### [The request]
Lay out as a numbered list the stretch of the items that opens with the line containing "Going from nearest to farthest, sequence" and closes with the line containing "4.80 metres", skipping any blank lines.

** begin Supplied material **

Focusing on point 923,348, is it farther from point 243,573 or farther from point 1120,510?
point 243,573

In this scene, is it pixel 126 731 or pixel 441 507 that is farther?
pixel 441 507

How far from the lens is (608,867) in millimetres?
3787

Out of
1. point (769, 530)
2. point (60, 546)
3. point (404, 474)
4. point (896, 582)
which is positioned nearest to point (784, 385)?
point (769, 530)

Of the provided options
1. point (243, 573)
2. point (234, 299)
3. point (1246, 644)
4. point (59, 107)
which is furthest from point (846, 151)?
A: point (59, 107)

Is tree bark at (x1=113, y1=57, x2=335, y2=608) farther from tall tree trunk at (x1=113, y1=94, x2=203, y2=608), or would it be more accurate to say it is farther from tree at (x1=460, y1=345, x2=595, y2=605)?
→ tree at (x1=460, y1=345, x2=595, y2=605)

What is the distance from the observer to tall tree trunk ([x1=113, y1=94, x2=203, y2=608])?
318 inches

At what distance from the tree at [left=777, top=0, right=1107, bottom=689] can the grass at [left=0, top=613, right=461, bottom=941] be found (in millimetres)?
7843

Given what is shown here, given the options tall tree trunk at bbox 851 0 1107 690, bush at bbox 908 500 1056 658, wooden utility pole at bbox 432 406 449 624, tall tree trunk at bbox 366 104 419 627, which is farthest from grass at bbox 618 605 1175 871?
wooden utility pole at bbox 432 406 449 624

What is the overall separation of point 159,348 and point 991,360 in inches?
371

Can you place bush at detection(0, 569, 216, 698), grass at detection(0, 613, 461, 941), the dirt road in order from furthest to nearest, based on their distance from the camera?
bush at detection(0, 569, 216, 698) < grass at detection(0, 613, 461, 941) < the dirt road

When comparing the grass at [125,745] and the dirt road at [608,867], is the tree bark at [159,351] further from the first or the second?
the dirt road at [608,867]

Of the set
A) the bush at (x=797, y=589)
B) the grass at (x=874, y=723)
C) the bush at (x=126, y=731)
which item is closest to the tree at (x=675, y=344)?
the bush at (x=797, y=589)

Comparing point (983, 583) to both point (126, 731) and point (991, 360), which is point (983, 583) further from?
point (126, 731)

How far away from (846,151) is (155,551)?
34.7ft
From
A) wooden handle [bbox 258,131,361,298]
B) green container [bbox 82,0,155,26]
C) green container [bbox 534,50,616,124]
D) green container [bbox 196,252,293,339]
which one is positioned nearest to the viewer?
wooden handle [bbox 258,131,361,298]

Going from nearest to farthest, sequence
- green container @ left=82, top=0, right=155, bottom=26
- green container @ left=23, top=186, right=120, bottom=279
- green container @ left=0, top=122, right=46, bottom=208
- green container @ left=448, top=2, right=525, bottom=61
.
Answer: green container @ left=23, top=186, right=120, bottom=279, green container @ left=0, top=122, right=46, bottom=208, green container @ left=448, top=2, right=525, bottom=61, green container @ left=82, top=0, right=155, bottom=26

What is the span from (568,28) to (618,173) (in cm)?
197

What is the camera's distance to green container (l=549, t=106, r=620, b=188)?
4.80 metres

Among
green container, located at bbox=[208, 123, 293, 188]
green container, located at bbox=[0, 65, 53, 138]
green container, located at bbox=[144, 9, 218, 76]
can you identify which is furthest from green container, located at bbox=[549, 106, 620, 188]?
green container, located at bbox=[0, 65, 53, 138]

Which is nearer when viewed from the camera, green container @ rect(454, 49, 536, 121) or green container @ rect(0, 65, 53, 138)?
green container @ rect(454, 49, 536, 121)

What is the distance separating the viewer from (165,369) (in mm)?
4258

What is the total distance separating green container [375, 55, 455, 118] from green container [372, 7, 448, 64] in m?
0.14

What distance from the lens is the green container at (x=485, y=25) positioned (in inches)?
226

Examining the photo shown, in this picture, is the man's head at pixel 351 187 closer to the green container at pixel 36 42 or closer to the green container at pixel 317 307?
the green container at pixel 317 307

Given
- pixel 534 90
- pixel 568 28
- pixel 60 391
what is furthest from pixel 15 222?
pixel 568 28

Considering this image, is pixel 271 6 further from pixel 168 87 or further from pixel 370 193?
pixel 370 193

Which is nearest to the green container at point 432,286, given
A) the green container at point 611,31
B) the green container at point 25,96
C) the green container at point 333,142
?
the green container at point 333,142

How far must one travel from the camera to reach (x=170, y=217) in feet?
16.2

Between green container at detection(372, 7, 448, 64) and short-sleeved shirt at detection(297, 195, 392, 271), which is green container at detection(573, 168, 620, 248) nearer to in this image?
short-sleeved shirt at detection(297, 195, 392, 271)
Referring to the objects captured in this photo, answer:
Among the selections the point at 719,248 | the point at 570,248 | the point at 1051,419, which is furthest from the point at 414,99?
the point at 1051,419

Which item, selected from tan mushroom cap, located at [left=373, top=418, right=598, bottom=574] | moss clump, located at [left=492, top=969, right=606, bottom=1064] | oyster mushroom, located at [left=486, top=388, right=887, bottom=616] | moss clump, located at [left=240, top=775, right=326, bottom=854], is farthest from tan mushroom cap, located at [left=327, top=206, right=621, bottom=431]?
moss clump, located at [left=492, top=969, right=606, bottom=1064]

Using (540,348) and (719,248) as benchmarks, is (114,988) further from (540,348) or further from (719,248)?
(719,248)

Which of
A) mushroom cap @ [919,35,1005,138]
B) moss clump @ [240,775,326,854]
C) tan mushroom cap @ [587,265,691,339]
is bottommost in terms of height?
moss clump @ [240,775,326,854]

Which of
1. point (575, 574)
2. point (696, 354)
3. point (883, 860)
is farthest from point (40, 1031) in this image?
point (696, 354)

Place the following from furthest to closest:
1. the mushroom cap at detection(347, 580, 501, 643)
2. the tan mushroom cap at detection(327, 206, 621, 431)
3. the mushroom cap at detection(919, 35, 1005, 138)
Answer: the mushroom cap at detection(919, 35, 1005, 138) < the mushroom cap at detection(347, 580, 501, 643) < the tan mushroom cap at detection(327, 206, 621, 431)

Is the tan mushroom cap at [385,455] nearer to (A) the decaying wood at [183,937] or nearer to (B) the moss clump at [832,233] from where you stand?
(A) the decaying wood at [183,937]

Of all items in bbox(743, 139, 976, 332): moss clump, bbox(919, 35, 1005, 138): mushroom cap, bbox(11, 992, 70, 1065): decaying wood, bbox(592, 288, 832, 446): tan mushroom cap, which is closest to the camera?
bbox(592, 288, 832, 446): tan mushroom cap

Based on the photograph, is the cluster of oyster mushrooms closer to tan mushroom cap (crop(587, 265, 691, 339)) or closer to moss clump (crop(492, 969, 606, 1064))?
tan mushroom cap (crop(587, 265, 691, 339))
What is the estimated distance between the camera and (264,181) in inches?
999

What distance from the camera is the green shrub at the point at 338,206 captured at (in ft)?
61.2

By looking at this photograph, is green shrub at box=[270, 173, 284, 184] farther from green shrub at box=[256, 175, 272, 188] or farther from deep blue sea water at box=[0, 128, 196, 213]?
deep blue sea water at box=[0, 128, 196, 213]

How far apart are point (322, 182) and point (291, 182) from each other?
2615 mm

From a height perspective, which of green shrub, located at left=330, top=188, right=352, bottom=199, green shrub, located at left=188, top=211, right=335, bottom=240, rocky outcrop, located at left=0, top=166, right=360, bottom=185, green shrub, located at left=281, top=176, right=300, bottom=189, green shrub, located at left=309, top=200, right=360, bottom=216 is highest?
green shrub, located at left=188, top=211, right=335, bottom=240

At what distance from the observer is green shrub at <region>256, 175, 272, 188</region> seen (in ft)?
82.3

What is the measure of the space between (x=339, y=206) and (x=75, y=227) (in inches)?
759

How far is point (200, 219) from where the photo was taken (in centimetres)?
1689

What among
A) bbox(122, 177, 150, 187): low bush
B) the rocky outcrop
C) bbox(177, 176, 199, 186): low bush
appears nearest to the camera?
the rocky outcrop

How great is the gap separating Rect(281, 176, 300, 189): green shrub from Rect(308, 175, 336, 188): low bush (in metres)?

** end Supplied material **

### [Completed exercise]
1. Going from nearest to farthest, sequence
2. - green container @ left=82, top=0, right=155, bottom=26
3. - green container @ left=23, top=186, right=120, bottom=279
4. - green container @ left=0, top=122, right=46, bottom=208
5. - green container @ left=448, top=2, right=525, bottom=61
6. .
7. Answer: green container @ left=23, top=186, right=120, bottom=279, green container @ left=0, top=122, right=46, bottom=208, green container @ left=448, top=2, right=525, bottom=61, green container @ left=82, top=0, right=155, bottom=26
8. What is the span from (568,28) to (618,173) (in cm)?
9. 197
10. What is the camera's distance to green container (l=549, t=106, r=620, b=188)?
11. 4.80 metres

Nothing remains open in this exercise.